L’exercice dans La Manche permet de confirmer la navigation en situation réelle. Son prochain rendez-vous est dans l’Océan Atlantique pour bénéficier d’une profondeur permettant de confirmer la résistance à la pression. La destination finale du Duguay-Trouin sera la Mer Méditerranée. Livraison à l’Armée française prévue pour l’été 2023.
Si le programme est intitulé Barracuda c’est en raison des caractéristiques de ce poisson. Longiligne et connu pour sa puissance, il utilise la discrétion pour fondre sur sa proie et a ainsi colonisé la quasi totalité des océans.

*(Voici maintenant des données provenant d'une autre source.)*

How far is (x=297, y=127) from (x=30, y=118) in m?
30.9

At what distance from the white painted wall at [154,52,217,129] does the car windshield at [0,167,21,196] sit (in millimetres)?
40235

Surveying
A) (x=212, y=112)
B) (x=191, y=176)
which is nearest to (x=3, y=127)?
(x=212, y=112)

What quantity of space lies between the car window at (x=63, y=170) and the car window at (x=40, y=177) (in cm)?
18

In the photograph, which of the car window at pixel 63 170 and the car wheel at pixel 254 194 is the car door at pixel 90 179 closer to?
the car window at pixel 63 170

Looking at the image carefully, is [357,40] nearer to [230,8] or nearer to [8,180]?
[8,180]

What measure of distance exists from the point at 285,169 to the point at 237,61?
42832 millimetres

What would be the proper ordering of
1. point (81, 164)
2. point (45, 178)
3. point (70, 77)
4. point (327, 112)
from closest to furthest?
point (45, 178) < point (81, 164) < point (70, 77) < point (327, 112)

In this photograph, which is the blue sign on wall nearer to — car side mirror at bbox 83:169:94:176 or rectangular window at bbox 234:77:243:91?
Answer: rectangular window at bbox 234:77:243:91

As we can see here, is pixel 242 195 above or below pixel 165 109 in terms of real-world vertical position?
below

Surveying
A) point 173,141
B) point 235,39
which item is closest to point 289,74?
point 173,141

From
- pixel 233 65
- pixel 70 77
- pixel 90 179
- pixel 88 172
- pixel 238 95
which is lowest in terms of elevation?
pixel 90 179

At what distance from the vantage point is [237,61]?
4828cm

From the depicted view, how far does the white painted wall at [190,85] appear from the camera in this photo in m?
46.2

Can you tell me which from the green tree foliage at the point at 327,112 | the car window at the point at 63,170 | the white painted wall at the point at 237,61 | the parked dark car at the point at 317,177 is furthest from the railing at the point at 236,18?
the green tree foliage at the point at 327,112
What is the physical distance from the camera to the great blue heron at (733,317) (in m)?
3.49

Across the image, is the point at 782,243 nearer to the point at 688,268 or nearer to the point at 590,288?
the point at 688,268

La série de sous marin Suffren utilise la propulsion nucléaire pour conserver une grande autonomie sur un large périmètre. Ils sont surtout dotés d’une capacité de tir par missile de croisière, les MdCN. D’une portée de 1000 kilomètres avec une marge d’erreur de l’ordre du mètre. Outre les habituelles torpilles et missiles anti-navires, c’est bien le MdCN qui donne son originalité au sous-marin français. Il s’agissait d’ailleurs de compenser le retard en la matière puisque les Etats-Unis, la Russie et le Royaume-Uni se sont dotées bien avant la France d’une capacité de tirer ce type de missile depuis la mer.
S’ajoute un hangar de pont. Un module permettant de déployer facilement des commandos à partir d’un mini sous marin embarqué.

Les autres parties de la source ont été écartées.